Reading text >>
# 1st Anniversary



## going_crazy (May 26, 2009)

Ok, so I need some help from the ladies. It is my first Anniversary today, and my wife has been on and off sick for a while now and is feeling under the weather today. We don't really have any money, but we were fortunate enough to get a gift card for Applebees (where we had our first date). So we aren't getting anything for each other this year, but I want to make it special, and I want to make her feel better. Any suggestions? What kinds of things make you feel truly loved that your husband does?

Also, she will be sleeping for a while yet. I am thinking of printing off a bunch of our wedding pictures and stuff like that and filling all of our frames that we got as gifts and hanging them all up, but I want to do more then that.


----------



## Amplexor (Feb 13, 2008)

Material >>
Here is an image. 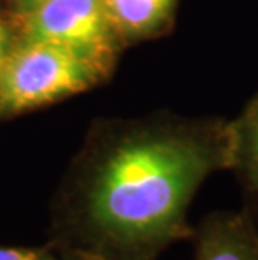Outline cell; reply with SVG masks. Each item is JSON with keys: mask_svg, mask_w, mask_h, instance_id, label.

Exercises to complete >>
**A)** In the first-anniversary forum thread, where did the couple have their first date?
**B)** Continue the first-anniversary forum thread from the point where it stops.

Answers to the exercises >>
**A)** Applebees

**B)**
Not a lady here but I did sleep at a Holiday Inn Express.

If she is under the weather, save the gift card for when she can enjoy it. She's feeling lousy, coddle her for the day. Draw her a bath when she gets up and let her soak. Fix her something to eat, even if it is just condensed chicken noodle soup. Wrap her up in a blanket and watch a movie she enjoys with her. 

Your vows included for better or for worse. Show her you respect that in taking care of her while she is sick.


----------



## DawnD (Sep 23, 2009)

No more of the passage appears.